In the morning, you must make time to think it through so that your brain knows it can trust you. In doing so, you may want to explore what worked in the plan, what was tricky and what needs to be adjusted.
8 to 8 Rule for Night Worrying:
If you are a “scenario two” type of person, consider this – sometimes, thoughts rush in during the nooks and crannies of the night when there isn’t time for them to be considered during the day. These thoughts need a daily escape route so they don’t erupt at night.
Therefore, during the day or early evening, take out a journal and jot down all of the thoughts, concerns, curiosities and wonders dashing around your mind. Give yourself some time for a brain dump in the form of a journal entry, a list, or a mind map. However it looks, allow time and space to get all of the bits out, otherwise they will keep you up.
Before the sun goes down, remind yourself of the “8 to 8 Rule”. If you wake up for any reason in the night and drift towards thinking, tell yourself out loud or in your mind, “The night is for sleeping, I jotted down these thoughts and will consider them in the morning or during the day tomorrow”. If the thought du jour is not on the list, maybe write it down so you can rest your mind.
*Crucial component – if you tell your brain that you will think these things through tomorrow, you actually need to do that and keep your word, so your mind can rest and trust that you will deal with this pressing issue.
The Secret Ingredient – Soothing your Mind:
In both scenarios, soothing your mind is an important component. Just like in parenting, when our child is agitated, approaching the situation with ease, comfort, truth and soothing words helps create a sense of safety and in so doing, our child (or ourself) is comforted and able to move towards self-regulation.

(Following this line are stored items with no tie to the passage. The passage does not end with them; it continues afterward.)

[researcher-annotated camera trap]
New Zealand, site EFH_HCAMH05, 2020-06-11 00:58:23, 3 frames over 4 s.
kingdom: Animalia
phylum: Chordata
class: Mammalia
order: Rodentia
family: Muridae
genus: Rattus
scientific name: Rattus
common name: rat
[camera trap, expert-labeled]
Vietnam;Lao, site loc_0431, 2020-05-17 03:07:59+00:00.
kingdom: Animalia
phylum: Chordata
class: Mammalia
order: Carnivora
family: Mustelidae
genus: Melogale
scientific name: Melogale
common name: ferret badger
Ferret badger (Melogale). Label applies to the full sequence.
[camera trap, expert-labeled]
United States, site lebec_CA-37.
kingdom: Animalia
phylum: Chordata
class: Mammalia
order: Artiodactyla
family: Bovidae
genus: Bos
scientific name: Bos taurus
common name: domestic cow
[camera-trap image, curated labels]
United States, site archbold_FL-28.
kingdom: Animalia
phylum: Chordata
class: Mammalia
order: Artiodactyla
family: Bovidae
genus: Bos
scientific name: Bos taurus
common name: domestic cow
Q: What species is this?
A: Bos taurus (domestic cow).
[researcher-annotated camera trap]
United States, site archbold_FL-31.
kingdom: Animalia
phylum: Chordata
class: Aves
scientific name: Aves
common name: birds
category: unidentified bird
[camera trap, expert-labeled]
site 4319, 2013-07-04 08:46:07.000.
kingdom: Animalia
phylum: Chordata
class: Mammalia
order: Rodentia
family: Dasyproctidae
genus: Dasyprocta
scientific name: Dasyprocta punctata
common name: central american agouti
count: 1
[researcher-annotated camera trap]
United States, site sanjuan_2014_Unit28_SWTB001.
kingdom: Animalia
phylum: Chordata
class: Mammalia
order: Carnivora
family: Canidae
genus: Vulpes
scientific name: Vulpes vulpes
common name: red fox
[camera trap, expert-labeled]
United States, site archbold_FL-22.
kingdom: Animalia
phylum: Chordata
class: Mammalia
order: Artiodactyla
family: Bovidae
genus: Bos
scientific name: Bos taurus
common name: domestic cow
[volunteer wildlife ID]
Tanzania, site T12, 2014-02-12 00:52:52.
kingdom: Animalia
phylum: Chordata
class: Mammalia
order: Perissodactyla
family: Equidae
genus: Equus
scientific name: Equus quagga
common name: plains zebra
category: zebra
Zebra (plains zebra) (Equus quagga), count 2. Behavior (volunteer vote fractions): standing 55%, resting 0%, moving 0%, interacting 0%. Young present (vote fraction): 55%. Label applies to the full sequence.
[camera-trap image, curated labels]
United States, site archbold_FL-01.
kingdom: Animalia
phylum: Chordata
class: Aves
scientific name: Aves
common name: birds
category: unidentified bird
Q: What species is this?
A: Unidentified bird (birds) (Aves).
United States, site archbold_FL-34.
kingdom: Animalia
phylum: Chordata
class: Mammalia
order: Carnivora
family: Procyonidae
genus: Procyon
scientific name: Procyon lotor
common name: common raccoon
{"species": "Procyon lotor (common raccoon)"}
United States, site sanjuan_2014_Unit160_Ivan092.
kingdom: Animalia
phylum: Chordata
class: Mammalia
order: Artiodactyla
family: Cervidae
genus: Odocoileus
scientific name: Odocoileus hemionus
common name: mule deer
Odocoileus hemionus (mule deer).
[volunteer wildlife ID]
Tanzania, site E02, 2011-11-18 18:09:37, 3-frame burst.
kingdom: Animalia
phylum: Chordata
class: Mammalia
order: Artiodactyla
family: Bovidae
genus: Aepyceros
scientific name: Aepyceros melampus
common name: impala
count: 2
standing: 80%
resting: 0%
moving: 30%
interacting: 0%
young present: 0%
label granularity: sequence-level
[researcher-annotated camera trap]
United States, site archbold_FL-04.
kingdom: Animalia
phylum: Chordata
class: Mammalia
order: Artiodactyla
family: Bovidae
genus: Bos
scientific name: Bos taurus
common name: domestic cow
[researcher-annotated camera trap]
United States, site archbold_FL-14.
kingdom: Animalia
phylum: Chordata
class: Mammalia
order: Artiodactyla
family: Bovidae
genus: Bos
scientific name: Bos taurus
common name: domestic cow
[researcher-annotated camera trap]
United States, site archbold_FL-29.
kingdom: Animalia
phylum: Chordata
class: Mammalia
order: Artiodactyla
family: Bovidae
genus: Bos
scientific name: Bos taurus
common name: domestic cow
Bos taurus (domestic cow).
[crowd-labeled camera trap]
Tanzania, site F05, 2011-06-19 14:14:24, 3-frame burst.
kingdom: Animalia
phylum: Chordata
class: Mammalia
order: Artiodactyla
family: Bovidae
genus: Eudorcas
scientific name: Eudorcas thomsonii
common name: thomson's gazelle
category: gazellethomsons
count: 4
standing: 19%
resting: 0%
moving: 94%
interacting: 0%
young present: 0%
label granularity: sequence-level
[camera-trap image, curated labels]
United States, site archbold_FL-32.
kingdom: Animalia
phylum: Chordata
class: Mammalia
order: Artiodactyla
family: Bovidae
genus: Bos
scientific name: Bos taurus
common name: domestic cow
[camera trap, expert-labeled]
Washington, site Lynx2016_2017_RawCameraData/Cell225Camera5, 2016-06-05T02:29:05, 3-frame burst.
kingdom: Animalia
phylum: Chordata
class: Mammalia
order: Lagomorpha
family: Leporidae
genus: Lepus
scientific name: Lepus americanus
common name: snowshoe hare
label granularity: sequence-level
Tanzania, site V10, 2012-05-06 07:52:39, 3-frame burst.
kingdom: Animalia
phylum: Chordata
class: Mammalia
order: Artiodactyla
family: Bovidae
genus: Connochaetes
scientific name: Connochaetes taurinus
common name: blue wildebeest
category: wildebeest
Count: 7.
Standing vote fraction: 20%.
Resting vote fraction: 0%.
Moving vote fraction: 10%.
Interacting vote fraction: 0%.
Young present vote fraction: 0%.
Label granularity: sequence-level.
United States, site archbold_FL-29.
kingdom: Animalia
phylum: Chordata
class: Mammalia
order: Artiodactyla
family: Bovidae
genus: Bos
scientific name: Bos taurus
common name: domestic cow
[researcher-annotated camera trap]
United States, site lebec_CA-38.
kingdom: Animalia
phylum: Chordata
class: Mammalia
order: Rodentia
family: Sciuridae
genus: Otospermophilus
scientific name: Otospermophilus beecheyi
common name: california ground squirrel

We can’t determine the best strategy for sleep training or managing the specific concern that is bubbling up urgently for you in the night. We can suggest this useful tool: “ The 8 to 8 Rule.” Here’s a review:
1. Decide to implement the “8 to 8 Rule” as an experiment
2. Make a plan for sleep – write it down
3. Remind yourself (and partner) of the “8 to 8 rule” before you go to bed
4. When you wake up in the night for the first time or the fifth, remind yourself of the plan
5. If/when your brain starts to wander into planning, thinking, ruminating etc, remind your brain that night is for rest, day is for thinking
6. Sooth your brain with true statements. For example:
“We will get through tonight as we have gotten through the last 129 days of the baby’s life.”
“Tomorrow is a new day and we will consider new strategies after some rest.”
“The baby will eventually fall asleep, she always does.”
“This is a temporary phase, like all of the preceding temporary phases since he was born.”
“This thought/issue feels so big right now, and tomorrow with time, rest and support, I will figure it out.”
Lastly, (as always) take out a sticky note and jot down this sound bite in big letters that you can read in the middle of the night:
“Remember the 8 to 8 Rule ”
Now stick it beside your bed and rest easy knowing that you have a plan to lean on.